Oh Red please don't take it badly but i really had to laugh reading your post.
There might have been some humour there for your benefit.  ::)


Sorry but it all sounds so ... Meant to be, as if it is a real science, so much like the textbook advice of a vipassana course, and the reassurance between students ata meditation centre.

Bottom line is your Goenka course ripped away your protective blanket, and you looked at the festering wound that is Entropic. Don't take this badly we all have festering wounds and it is extremely difficult to look at them and accept them.

The current road you are on, you will spend some time running around spouting off hatred towards this technique. Covering the wound with layers of negativity taking you further, and further from your true nature. This is no escape, eventually you must look at this wound.

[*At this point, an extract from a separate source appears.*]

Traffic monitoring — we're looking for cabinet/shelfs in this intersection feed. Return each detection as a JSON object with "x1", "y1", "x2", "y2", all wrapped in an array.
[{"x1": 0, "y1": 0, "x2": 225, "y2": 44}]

I see your suffering, and I want to help you to progress in a direction towards the truth. My abilities are very limited, I can only share with you my experience in this tradition.
Mr Goenka says at one stage, there is really no mother, no father. As if each is an island. All are now his dear dharma sons and dharma daughters (sexlessly of course), and all are dharma sisters and dharma brothers, and even if married, having a goal of celibacy.

For the duration of the course you are asked to observe complete celibacy, but you are not expected to continue this after the course. As you naturally progress on the path your sexual desire will diminish, your idea of relationships will mature, you will not have the desire to conquer or use women. You will begin to look at people and see their sufferings, and you will want to help them come out of their suffering. Like a father or mother cares for a child. I believe this is what Goenka means when calling his students his sons and daughters, he sees our suffering as he has progressed a long way down the path. He is an elder, he has acquired much wisdom(this has nothing to do with clock time).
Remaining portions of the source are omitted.